Learning
This Research Section seeks to realise an understanding of multiple and interrelated processes of learning in Africa and their connectedness beyond the continent, with particular reference to—and relevance for—the cluster’s key concepts of multiplicity and relationality.
Our different but nonetheless related disciplinary perspectives will contribute to a joint understanding of the many roles that learning plays in the making of subjectivities, life-stages and gendered bodies, and the ways that these are framed through the unequal distribution of educational opportunities. We will also seek to analyse how learning itself is relationally constituted by — and at least partly co-constitutes — institutions, worldviews, communications, infrastructures, and transnational and transcontinental connections. Our understanding of learning goes beyond research approaches that limit their focus to formal educational settings such as schools or universities. Rather, we will address learning in a wider sense, encompassing all of the ways and processes in which knowledge and skills are transmitted, acquired and (re-)produced, regardless of institutional borders. We include private homes, schools, markets, media, streets, farms and international organisations in our considerations.
Spokesperson:
- Prof. Dr. Tony OKEREGBE
Member:
- Prof. Dr. Ayodele YUSUFF
Project 1
Regenerating Non-Formal Learning in Africa: Digitising Yorùbá Folktales for Animation and Value Education – A Pilot Study
Project Leaders:
Prof. Dr. Ayodele Yusuff.
Dr. Abisoye Eleshin.
Team Members:
Dr. Ganiyu Jimoh.
Dr. (Mrs.) Gbenusola Akinwale
Mr. Teniola Tonade.
Miss Anuoluwapo Adetomiwa.
Mrs. Adedoyinsola Eleshin.
Mr. Olabode Adedeji.
Summary of the Approved Project:
Folktales are fictional oral literature with cultural contents and characterisation, created to aid the learning and developmental processes of the child (Akporobaro 2001, Ajikobi 2007, Gomez 2016). As a form of informal learning, the folktale is crafted by sages, who are mostly women, as a communal verbal art which addresses such themes as humanity, discipline, religion, leadership, integrity and their importance, in a bid to maintain generations with strong morals and sustainable ways of life.
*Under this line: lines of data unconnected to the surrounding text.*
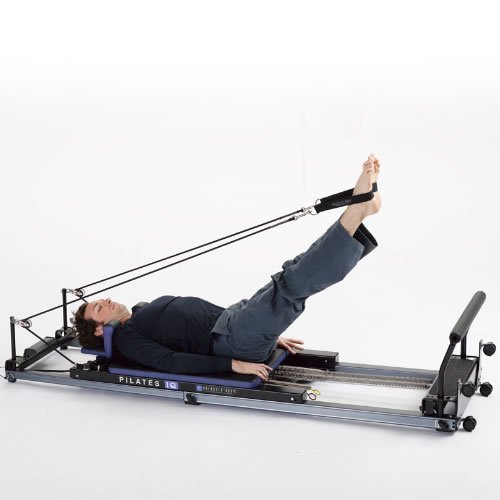 Pilates IQ Reformer, with Library Wheels from Balanced Body Pilates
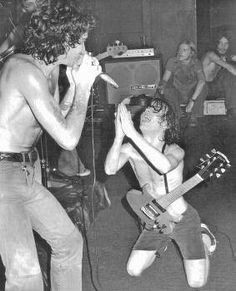 'In the beginning, back in 1955
 Tchaikovsky had the news, he said
  Let there be guitar, there was guitar
  Oh, let there be rock.'
#bonscott #angusyoung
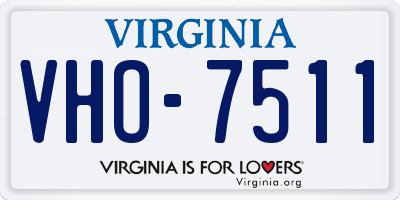 VA license plate VHO7511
However, folktales have not enjoyed sufficient interest in African societies in recent times (Alade, Folaranmi, & Odejobi 2015). This research, which aims to produce African contents, specifically Yorùbá, for children’s entertainment and moral learning, is an attempt to create an indigenous alternative to oriental and occidental animations using Yorùbá folktales.
This project is in two phases. The first phase involves the collection, documentation and analysis of the folktales of the Yoruba, a major ethnic nationality in Nigeria, in anticipation for the second phase. The second part involves scripting and creating animated contents as a model for children’s consumption in contemporary form to orientate children towards African realities by highlighting the cultural norms through digitised folktales.
The knowledge and learning outcomes of these folktales will remain part of the ways of life of children, growing up and assuming leadership positions. The first phase of this research will be carried out in this proposal for 18 months.
In addition, this research will contribute to restructuring African studies by moving the folktales away from the usual oral and anthologised forms that they have appeared on pages of books, to a more appealing, dramaturgical and modernised form.
This research will contribute to the Knowledge Laboratory by making the folktales readily available for future reference.